Task brief:
Repeat the records below word for word, but start at the line that contains "Observed in the", stop after the last line, and include nothing else.

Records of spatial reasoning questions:

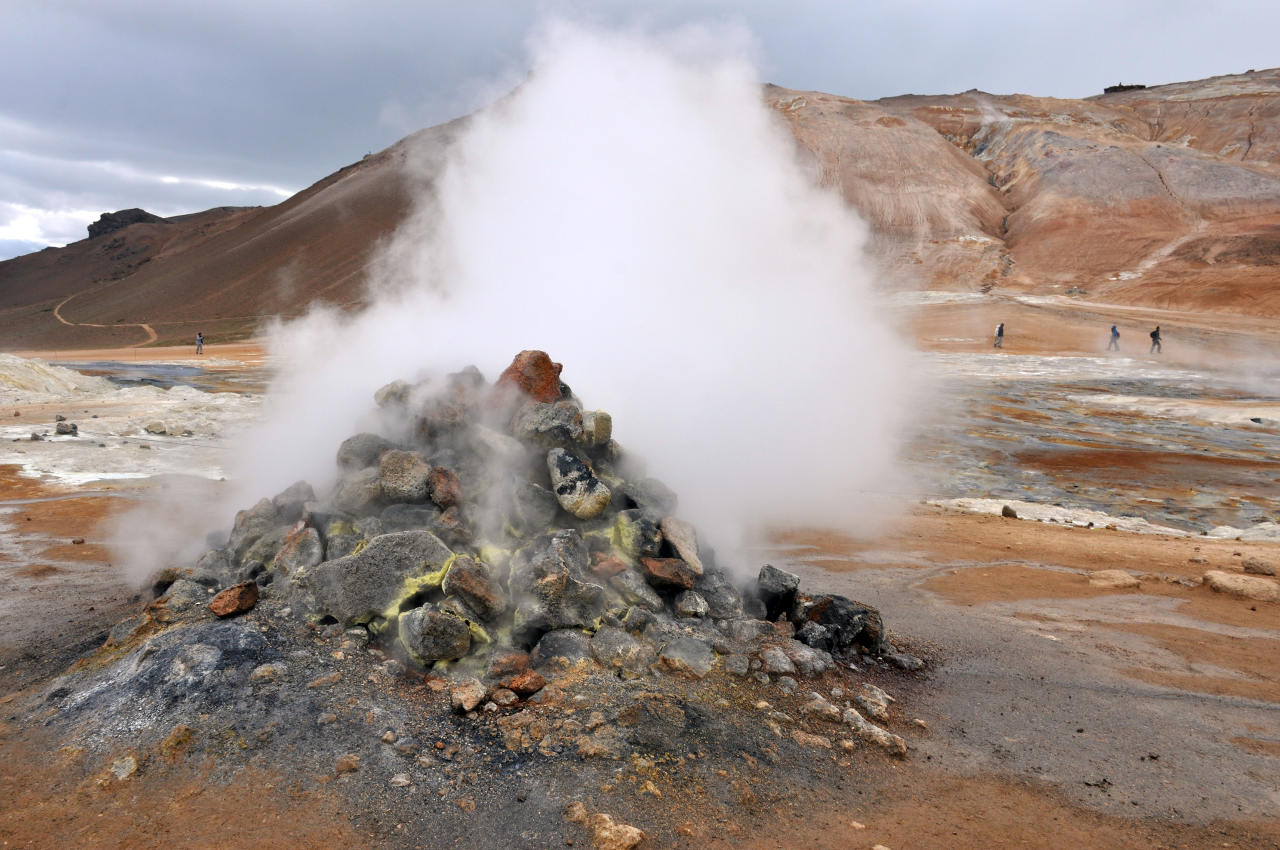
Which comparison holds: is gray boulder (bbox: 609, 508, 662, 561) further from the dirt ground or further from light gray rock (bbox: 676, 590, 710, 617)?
the dirt ground

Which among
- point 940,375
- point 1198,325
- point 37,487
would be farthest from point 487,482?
point 1198,325

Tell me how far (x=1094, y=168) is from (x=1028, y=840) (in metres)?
54.8

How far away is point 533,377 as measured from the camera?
19.2 ft

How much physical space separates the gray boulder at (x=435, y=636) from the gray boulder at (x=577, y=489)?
1.28 m

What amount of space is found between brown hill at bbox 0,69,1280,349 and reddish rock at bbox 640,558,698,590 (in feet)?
93.8

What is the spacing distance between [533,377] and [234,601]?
8.89 feet

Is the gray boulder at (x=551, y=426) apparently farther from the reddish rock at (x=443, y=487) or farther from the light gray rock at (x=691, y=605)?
the light gray rock at (x=691, y=605)

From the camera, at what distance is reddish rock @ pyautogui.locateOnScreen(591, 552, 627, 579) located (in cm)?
476

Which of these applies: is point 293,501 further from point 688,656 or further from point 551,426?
point 688,656

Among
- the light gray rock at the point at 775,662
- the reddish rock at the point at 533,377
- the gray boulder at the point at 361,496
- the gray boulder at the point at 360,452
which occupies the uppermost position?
the reddish rock at the point at 533,377

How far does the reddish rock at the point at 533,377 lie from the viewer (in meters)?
5.84

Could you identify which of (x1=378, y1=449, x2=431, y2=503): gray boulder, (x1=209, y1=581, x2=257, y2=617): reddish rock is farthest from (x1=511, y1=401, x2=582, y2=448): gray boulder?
(x1=209, y1=581, x2=257, y2=617): reddish rock

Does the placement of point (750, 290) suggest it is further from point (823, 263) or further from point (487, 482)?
point (487, 482)

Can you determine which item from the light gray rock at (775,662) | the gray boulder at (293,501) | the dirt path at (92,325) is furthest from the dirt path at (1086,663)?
the dirt path at (92,325)
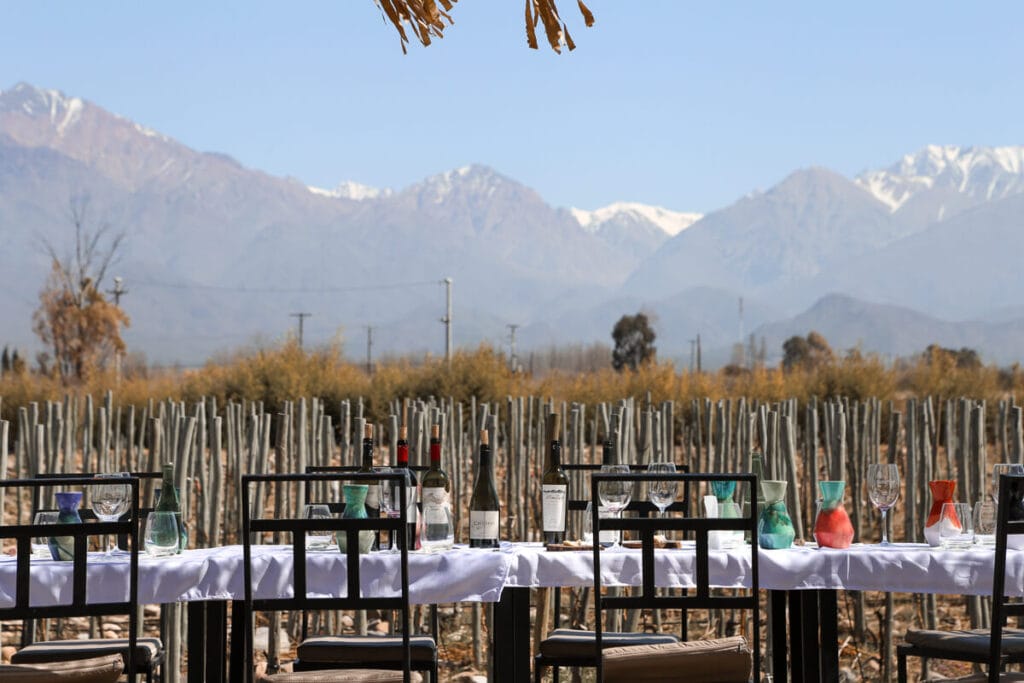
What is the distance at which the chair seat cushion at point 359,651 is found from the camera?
346 centimetres

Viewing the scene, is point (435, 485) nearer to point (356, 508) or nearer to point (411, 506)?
point (411, 506)

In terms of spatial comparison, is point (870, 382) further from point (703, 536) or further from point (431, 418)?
point (703, 536)

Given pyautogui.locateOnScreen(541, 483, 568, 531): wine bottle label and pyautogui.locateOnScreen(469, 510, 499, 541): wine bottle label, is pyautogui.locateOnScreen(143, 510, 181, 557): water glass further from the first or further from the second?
pyautogui.locateOnScreen(541, 483, 568, 531): wine bottle label

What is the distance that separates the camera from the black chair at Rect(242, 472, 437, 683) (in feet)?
9.84

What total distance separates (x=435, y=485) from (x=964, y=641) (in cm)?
143

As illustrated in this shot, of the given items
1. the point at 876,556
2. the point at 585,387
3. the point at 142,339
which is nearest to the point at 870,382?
the point at 585,387

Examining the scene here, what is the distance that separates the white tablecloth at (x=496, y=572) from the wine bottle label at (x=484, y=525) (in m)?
0.08

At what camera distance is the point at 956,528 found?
366cm

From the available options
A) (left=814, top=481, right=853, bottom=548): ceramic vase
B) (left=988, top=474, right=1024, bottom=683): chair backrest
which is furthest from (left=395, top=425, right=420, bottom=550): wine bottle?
(left=988, top=474, right=1024, bottom=683): chair backrest

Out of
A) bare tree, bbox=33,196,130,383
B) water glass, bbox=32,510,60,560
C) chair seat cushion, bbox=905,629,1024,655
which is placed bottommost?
chair seat cushion, bbox=905,629,1024,655

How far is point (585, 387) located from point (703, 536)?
8.95 m

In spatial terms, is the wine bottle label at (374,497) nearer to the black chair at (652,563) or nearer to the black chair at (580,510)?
the black chair at (580,510)

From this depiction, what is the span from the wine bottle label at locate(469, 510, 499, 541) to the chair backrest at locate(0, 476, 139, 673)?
3.02 ft

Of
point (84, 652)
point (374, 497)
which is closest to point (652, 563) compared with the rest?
point (374, 497)
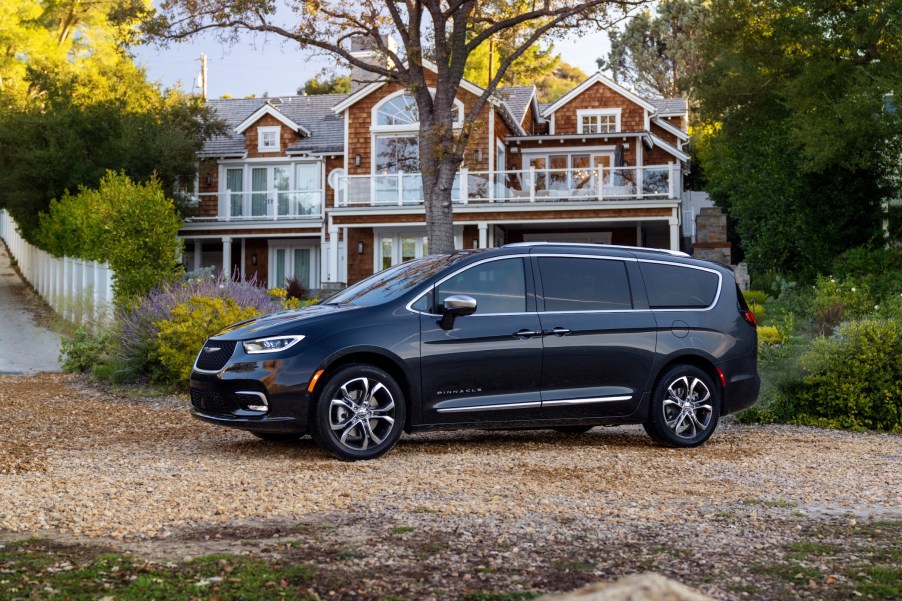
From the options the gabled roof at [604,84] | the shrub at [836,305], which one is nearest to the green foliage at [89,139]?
the gabled roof at [604,84]

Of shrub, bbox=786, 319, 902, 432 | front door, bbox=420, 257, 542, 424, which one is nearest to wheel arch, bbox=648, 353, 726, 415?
front door, bbox=420, 257, 542, 424

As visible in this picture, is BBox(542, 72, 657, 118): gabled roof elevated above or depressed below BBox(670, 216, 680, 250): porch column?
above

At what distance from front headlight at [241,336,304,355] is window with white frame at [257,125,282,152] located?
30.2 metres

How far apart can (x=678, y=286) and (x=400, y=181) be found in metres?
22.0

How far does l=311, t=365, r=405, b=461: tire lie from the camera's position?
8164 millimetres

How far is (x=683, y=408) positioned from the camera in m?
9.60

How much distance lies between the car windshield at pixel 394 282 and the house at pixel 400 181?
20.2m

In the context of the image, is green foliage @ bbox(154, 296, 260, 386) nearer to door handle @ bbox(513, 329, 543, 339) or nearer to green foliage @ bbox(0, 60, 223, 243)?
door handle @ bbox(513, 329, 543, 339)

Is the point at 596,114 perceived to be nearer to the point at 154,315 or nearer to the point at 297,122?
the point at 297,122

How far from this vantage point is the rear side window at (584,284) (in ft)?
30.4

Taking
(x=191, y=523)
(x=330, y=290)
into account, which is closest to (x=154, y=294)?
(x=191, y=523)

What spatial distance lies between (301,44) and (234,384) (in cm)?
1305

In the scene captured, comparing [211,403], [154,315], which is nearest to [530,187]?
[154,315]

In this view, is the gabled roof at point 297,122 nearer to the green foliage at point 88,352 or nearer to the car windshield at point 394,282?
the green foliage at point 88,352
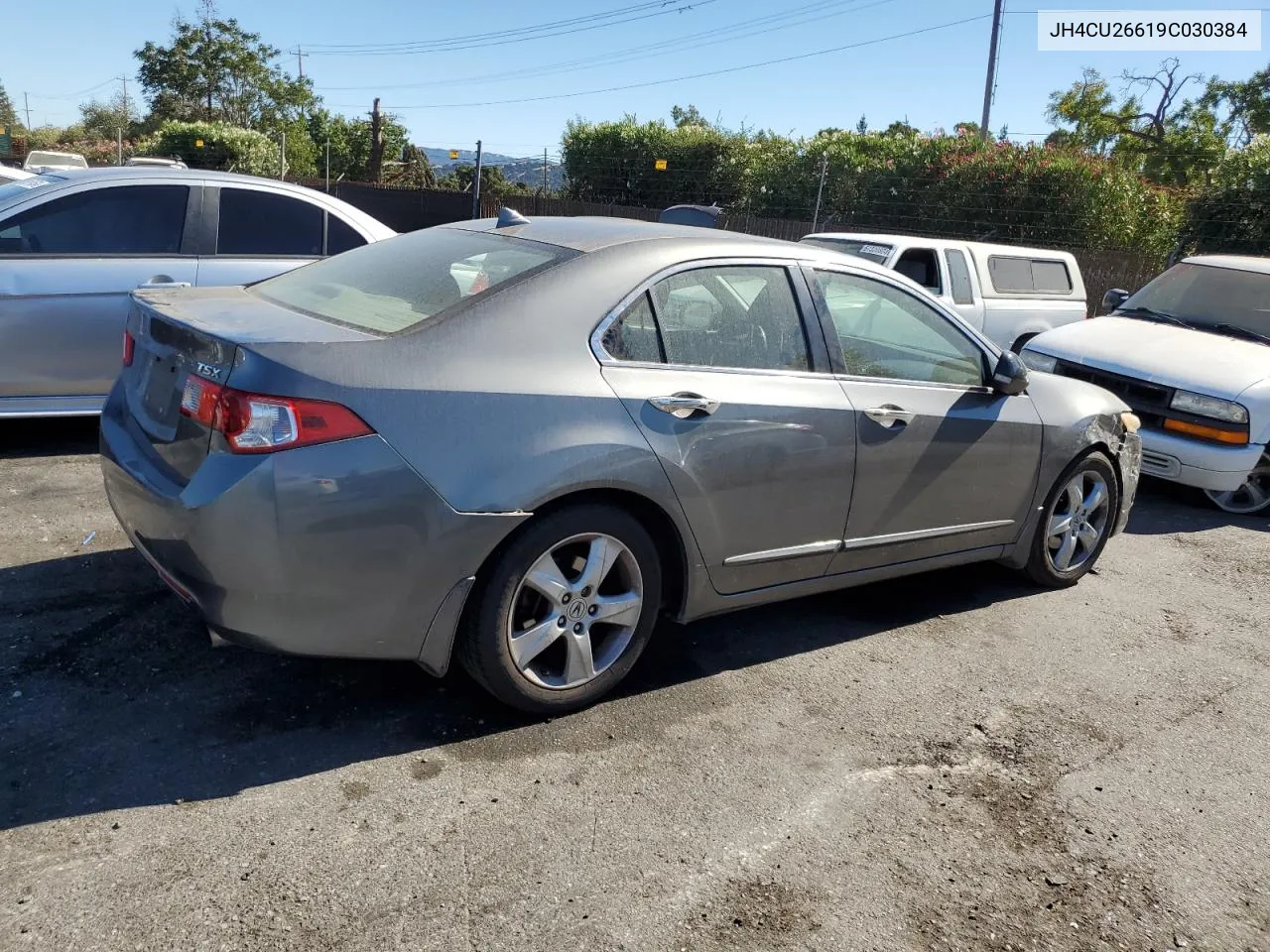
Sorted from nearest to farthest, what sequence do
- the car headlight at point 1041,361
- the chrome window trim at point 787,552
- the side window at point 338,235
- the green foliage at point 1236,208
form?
1. the chrome window trim at point 787,552
2. the side window at point 338,235
3. the car headlight at point 1041,361
4. the green foliage at point 1236,208

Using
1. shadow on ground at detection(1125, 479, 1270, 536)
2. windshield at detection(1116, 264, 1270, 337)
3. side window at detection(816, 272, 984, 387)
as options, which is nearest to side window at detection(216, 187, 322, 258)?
side window at detection(816, 272, 984, 387)

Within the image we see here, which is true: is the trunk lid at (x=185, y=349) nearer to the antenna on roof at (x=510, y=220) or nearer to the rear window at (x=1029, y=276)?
the antenna on roof at (x=510, y=220)

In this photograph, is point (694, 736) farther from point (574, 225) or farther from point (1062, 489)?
point (1062, 489)

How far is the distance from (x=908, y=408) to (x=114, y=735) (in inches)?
122

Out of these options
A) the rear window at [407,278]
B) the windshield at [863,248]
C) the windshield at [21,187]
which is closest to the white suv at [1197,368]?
the windshield at [863,248]

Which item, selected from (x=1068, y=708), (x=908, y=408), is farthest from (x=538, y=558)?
(x=1068, y=708)

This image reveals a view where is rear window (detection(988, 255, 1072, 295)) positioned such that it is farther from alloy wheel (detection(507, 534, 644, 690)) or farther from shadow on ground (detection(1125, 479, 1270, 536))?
alloy wheel (detection(507, 534, 644, 690))

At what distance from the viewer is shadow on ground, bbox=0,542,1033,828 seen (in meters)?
3.00

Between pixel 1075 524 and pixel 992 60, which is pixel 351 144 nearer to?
pixel 992 60

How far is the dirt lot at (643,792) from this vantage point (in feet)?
8.48

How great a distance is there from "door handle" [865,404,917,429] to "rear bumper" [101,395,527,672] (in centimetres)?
161

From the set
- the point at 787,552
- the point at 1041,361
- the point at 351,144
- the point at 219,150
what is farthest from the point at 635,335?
the point at 351,144

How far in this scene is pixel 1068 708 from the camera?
158 inches

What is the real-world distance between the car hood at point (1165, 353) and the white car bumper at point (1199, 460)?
1.19 feet
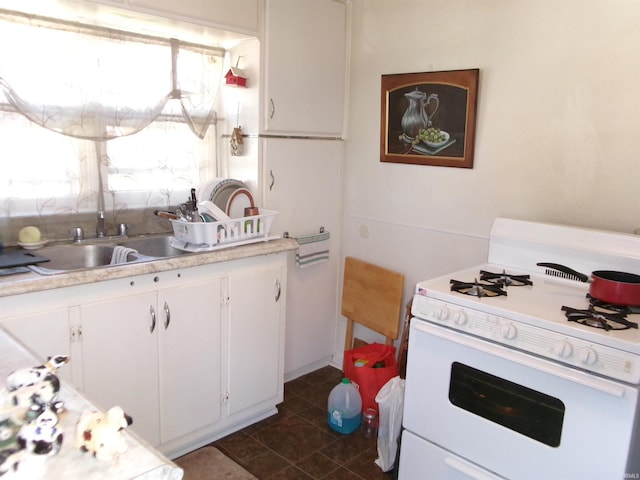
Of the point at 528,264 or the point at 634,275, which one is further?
the point at 528,264

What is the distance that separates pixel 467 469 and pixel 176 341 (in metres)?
1.31

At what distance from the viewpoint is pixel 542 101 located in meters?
2.32

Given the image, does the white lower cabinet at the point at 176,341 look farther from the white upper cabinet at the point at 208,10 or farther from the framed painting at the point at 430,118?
the white upper cabinet at the point at 208,10

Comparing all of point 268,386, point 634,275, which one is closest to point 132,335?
point 268,386

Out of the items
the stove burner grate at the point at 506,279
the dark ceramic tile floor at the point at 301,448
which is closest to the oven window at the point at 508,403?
the stove burner grate at the point at 506,279

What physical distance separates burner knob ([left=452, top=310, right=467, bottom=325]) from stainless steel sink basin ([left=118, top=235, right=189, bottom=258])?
4.57 ft

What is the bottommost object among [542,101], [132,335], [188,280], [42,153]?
[132,335]

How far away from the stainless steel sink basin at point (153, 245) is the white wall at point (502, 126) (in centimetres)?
115

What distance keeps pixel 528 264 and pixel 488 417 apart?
742 millimetres

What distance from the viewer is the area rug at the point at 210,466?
2.29 meters

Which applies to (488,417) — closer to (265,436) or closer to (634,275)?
(634,275)

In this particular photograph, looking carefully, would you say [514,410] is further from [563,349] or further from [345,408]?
[345,408]

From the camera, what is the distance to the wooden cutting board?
193cm

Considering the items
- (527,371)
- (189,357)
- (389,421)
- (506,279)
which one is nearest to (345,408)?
(389,421)
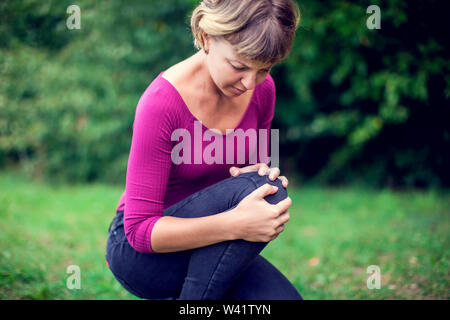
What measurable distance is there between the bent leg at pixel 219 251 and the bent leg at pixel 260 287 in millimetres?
128

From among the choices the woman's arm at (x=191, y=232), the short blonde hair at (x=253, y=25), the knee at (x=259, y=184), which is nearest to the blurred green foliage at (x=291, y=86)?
the short blonde hair at (x=253, y=25)

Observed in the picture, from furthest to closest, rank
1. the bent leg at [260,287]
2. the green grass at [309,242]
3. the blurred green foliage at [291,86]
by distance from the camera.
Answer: the blurred green foliage at [291,86], the green grass at [309,242], the bent leg at [260,287]

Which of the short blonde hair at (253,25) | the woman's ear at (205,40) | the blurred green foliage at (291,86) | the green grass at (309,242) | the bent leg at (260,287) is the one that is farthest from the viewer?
the blurred green foliage at (291,86)

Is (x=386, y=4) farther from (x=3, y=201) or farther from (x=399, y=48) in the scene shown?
(x=3, y=201)

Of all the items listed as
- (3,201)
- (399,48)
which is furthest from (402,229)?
(3,201)

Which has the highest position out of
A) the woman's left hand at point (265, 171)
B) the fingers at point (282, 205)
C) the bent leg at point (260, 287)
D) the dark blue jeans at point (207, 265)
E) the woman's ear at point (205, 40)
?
the woman's ear at point (205, 40)

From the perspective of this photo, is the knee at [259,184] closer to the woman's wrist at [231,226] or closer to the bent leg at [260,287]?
the woman's wrist at [231,226]

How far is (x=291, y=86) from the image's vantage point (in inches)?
209

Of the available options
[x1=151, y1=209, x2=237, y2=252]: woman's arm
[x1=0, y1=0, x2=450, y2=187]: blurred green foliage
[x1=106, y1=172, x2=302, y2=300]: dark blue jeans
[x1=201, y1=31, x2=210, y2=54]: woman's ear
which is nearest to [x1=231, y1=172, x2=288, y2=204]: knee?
[x1=106, y1=172, x2=302, y2=300]: dark blue jeans

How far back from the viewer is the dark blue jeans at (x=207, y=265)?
150 centimetres

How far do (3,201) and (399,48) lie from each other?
13.7 ft

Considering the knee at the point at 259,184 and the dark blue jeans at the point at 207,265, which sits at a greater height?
the knee at the point at 259,184

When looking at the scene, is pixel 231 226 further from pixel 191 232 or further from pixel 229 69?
pixel 229 69

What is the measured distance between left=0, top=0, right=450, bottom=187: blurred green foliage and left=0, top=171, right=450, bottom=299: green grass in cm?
43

Correct response:
Observed in the picture, from furthest to closest, rank
1. the bent leg at [260,287]
2. the green grass at [309,242]
3. the blurred green foliage at [291,86]
by distance from the camera.
Answer: the blurred green foliage at [291,86], the green grass at [309,242], the bent leg at [260,287]

Which of the short blonde hair at (253,25) | the woman's ear at (205,40) | the blurred green foliage at (291,86) | the green grass at (309,242) | the bent leg at (260,287) is the one that is farthest from the viewer?
the blurred green foliage at (291,86)

Is (x=386, y=4) farther from (x=3, y=201) or farther from (x=399, y=48) in the scene shown?
(x=3, y=201)

Of all the items listed as
- (3,201)
- (399,48)
which is furthest from (402,229)?
(3,201)

Which has the highest position out of
A) the woman's left hand at point (265, 171)
B) the fingers at point (282, 205)
C) the bent leg at point (260, 287)
D) the dark blue jeans at point (207, 265)
E) the woman's ear at point (205, 40)
?
the woman's ear at point (205, 40)

From the perspective of this photo, is the knee at [259,184] closer to the woman's wrist at [231,226] or closer to the bent leg at [260,287]?
the woman's wrist at [231,226]

How far is (x=291, y=86) from the image's vantage point (in inches)?
209

Of the available options
[x1=151, y1=209, x2=237, y2=252]: woman's arm
[x1=0, y1=0, x2=450, y2=187]: blurred green foliage
[x1=106, y1=172, x2=302, y2=300]: dark blue jeans
[x1=201, y1=31, x2=210, y2=54]: woman's ear
which is nearest to [x1=231, y1=172, x2=288, y2=204]: knee?
[x1=106, y1=172, x2=302, y2=300]: dark blue jeans

How far back from the viewer is the dark blue jeans at (x=207, y=265)?
150 centimetres

How far do (3,201) and (399,48) lie from each other?
13.7 ft

Considering the knee at the point at 259,184 and the dark blue jeans at the point at 207,265, which sits at a greater height?
the knee at the point at 259,184

When looking at the scene, is pixel 231 226 further from pixel 191 232 or further from pixel 229 69?
pixel 229 69

What is the measured distance between left=0, top=0, right=450, bottom=187: blurred green foliage and left=0, top=171, right=450, bottom=299: green grass in cm?
43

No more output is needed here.